The lighted free-form sculpture on Temple Avenue in Highland Park may, at first glance, seem like a ghost of Christmas just past, but this is no ordinary holiday decoration or orna- mentation.
It was created to send a message of inspiration and creativity to last into the New Year, or at least, “until the lawn needs mowing,” cracks sculptor David Thomas, who tends to leave his creations up until the spring.
Gracing Thomas’ front yard, the sculpture— titled 2-D Lite—is fashioned out of conduit pipe shaped by hand and secured with rope and duct tape.
“It’s rather primitive,” Thomas says. “I like a gestural approach—free form and flowing; from thought to hand and pencil to, boom, sculpture. I made the initial sketches in under a minute. They were very spontaneous, and I tried to translate that into the sculpture.”
The piece is festooned with an estimated 2,000 red, green and white holidays lights.
“I don’t overly plan how to put the lights on,” he says. “I wanted it to look spontaneous with an energy, freshness and uniqueness to it. It’s like painting in space with light.”
Thomas, president of Perimeter Builders, an architectural design-build company, has lived in Highland Park since 1989. This is the third year he has erected a sculpture on his property during the winter holidays.
It has become something of a thing.
Bonnie Shay and Frank Shapiro, who live across the street, have come to consider it a holiday season tradition.
“It’s festive. It’s creative,”Shay says. “It’s beautiful that someone, out of his creativity, decides to do this every year in the cold. We never know what he’s going to do, but we have big expectations.”
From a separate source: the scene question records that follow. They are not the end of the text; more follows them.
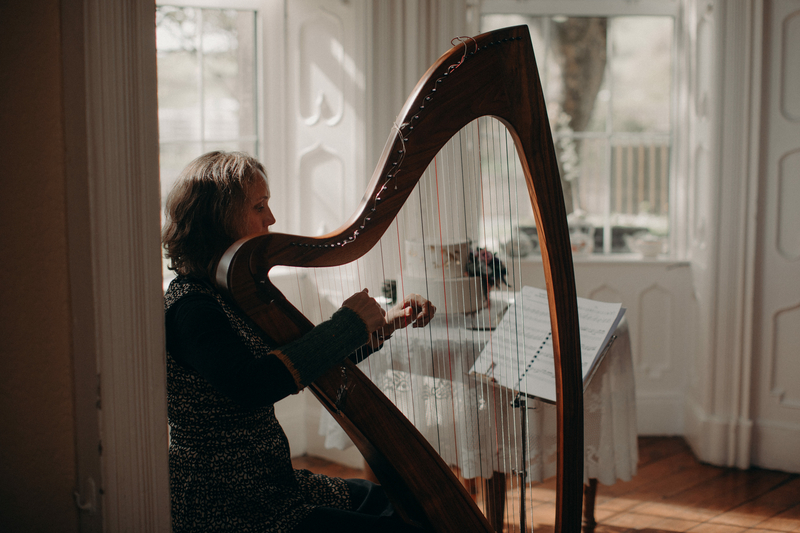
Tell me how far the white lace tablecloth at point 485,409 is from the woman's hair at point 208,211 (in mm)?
588

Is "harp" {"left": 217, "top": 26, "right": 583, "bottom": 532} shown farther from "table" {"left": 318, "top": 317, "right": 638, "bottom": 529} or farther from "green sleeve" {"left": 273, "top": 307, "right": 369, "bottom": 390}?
"table" {"left": 318, "top": 317, "right": 638, "bottom": 529}

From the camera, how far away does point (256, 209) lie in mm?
1164

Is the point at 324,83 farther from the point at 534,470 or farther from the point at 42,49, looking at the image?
the point at 42,49

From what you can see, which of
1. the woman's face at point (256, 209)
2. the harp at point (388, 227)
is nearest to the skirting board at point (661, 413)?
the harp at point (388, 227)

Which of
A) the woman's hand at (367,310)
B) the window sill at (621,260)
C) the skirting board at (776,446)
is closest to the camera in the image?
the woman's hand at (367,310)

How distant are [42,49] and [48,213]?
0.57 feet

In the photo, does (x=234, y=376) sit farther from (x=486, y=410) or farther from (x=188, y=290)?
(x=486, y=410)

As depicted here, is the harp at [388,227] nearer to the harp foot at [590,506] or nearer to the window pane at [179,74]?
the harp foot at [590,506]

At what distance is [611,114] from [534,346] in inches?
80.7

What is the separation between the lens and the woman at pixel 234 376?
958 mm

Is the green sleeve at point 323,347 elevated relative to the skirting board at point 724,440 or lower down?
elevated

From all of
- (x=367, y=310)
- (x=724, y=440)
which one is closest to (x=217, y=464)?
(x=367, y=310)

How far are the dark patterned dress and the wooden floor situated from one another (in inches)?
44.2

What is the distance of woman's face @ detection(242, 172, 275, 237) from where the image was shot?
116cm
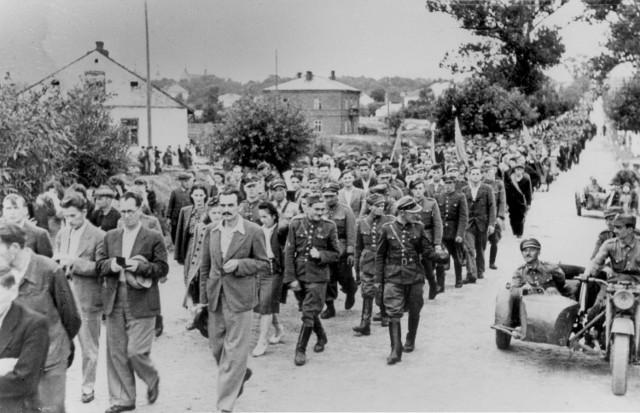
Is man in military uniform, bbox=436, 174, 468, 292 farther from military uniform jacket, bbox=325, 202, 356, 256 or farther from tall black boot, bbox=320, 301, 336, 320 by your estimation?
military uniform jacket, bbox=325, 202, 356, 256

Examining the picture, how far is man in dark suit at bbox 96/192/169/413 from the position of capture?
7145 millimetres

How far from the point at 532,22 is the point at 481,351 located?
39.0m

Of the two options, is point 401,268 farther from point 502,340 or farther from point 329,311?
point 329,311

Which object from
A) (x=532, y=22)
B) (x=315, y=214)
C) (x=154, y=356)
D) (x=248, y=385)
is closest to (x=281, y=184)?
(x=315, y=214)

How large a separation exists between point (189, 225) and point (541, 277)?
4418 millimetres

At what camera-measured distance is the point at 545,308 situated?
27.8 ft

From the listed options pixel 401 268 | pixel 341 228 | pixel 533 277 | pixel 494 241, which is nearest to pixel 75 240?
pixel 401 268

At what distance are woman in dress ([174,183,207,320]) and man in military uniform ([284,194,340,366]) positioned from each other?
1.40 meters

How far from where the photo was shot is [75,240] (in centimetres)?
757

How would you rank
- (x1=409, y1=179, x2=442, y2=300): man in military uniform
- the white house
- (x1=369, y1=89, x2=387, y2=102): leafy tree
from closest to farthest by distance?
(x1=409, y1=179, x2=442, y2=300): man in military uniform → the white house → (x1=369, y1=89, x2=387, y2=102): leafy tree

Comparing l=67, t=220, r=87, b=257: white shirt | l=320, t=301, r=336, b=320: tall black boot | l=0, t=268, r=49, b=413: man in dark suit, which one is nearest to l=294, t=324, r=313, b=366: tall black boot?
l=320, t=301, r=336, b=320: tall black boot

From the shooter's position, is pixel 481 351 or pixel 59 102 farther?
pixel 59 102

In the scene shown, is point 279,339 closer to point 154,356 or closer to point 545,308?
point 154,356

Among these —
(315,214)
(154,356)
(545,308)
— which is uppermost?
(315,214)
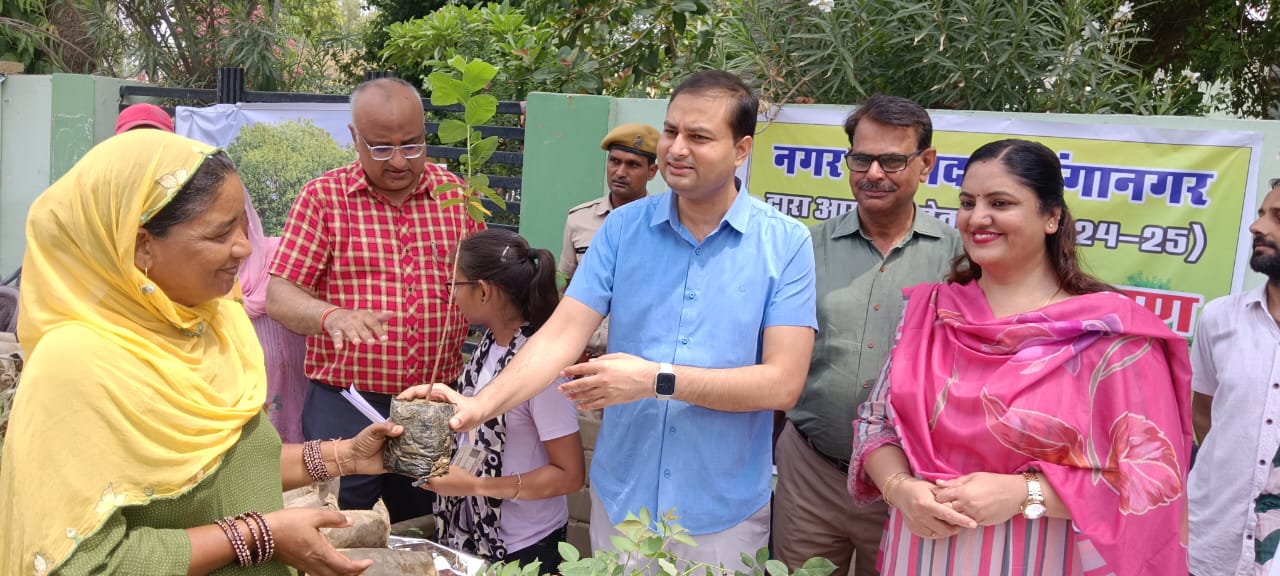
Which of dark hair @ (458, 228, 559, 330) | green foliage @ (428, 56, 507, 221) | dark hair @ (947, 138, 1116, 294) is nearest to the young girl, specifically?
dark hair @ (458, 228, 559, 330)

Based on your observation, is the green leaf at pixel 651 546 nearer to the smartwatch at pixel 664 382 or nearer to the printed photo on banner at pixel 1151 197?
the smartwatch at pixel 664 382

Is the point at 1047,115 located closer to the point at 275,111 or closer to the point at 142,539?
the point at 142,539

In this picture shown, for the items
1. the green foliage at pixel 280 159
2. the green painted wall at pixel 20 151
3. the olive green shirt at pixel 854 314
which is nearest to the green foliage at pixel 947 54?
the olive green shirt at pixel 854 314

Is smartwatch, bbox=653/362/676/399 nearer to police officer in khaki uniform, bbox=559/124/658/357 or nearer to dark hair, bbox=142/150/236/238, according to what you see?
dark hair, bbox=142/150/236/238

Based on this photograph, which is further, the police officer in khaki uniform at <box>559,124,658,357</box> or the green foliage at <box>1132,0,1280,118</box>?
the green foliage at <box>1132,0,1280,118</box>

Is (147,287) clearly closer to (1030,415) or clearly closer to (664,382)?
(664,382)

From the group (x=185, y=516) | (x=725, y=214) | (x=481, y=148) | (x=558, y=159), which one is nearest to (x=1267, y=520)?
(x=725, y=214)

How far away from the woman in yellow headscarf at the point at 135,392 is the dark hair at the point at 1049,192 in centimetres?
164

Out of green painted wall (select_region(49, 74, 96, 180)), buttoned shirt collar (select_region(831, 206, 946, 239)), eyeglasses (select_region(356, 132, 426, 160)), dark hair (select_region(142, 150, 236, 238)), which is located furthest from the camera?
green painted wall (select_region(49, 74, 96, 180))

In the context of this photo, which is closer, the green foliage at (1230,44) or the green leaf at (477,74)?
the green leaf at (477,74)

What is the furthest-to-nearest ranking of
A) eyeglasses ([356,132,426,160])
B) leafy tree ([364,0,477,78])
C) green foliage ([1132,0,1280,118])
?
leafy tree ([364,0,477,78]) < green foliage ([1132,0,1280,118]) < eyeglasses ([356,132,426,160])

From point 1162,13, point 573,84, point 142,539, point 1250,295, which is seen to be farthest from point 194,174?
point 1162,13

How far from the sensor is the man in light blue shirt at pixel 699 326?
7.84ft

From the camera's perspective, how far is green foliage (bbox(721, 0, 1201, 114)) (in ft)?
12.5
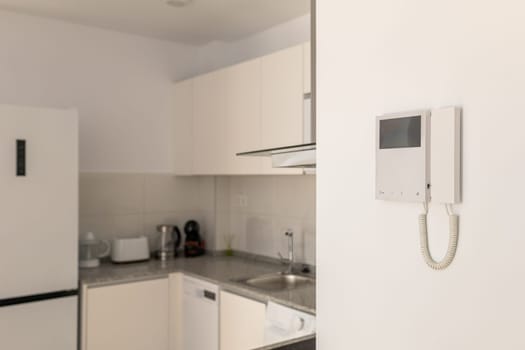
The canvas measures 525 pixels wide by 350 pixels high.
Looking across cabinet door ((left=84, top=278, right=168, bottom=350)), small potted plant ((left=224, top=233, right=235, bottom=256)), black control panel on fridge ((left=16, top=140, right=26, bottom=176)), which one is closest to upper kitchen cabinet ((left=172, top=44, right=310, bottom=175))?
small potted plant ((left=224, top=233, right=235, bottom=256))

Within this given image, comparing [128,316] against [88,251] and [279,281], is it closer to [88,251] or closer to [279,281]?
[88,251]

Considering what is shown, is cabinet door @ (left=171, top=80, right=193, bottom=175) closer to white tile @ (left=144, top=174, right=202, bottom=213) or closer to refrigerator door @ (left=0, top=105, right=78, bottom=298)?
white tile @ (left=144, top=174, right=202, bottom=213)

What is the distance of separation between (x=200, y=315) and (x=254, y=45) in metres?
1.90

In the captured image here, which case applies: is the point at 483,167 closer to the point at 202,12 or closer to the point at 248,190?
the point at 202,12

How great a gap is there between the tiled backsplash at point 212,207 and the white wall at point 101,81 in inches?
5.6

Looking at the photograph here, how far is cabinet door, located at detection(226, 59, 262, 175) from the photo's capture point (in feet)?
9.78

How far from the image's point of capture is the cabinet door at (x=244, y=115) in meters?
2.98

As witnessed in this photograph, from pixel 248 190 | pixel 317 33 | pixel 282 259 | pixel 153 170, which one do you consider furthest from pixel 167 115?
pixel 317 33

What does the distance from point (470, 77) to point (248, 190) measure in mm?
2824

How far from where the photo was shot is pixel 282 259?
10.5 ft

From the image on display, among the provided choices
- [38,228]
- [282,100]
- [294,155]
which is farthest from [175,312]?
[294,155]

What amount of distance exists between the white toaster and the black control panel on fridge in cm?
93

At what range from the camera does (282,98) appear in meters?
2.78

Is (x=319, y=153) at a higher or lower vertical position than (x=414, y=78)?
lower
The fine arts loom large in the Thomas family and household. His wife, Carrie, a Highland Park native, is a composer. Her father, also a composer, is still writing and recording music at the age of 95, she says. Her sister’s artwork graces the walls of the Thomas house. Thomas’ mother is a painter in Lincoln, Nebraska, with works in the University of Nebraska’s permanent collection. His grandfather was also an artist.
Thomas’ sculptures were created to be up for a time and then dismantled. Thomas likes the impermanence.
“This is the most whimsical sculpture I’ve done,” he says, adding it reflects a positive and uplifting message.
“It’s up for anybody’s interpretation,”Thomas continues, “but I hope anybody who looks at it enjoys it.”
The scullpture’s playful, childlike quality resonated with two onlookers recently. A mother and her two young children, each under the age of 8, passed by the sculpture, Thomas recalls. The mother complimented him on his work.
Her youngest then paused and asked, “What is it?”
The other responded, “It’s abstract.”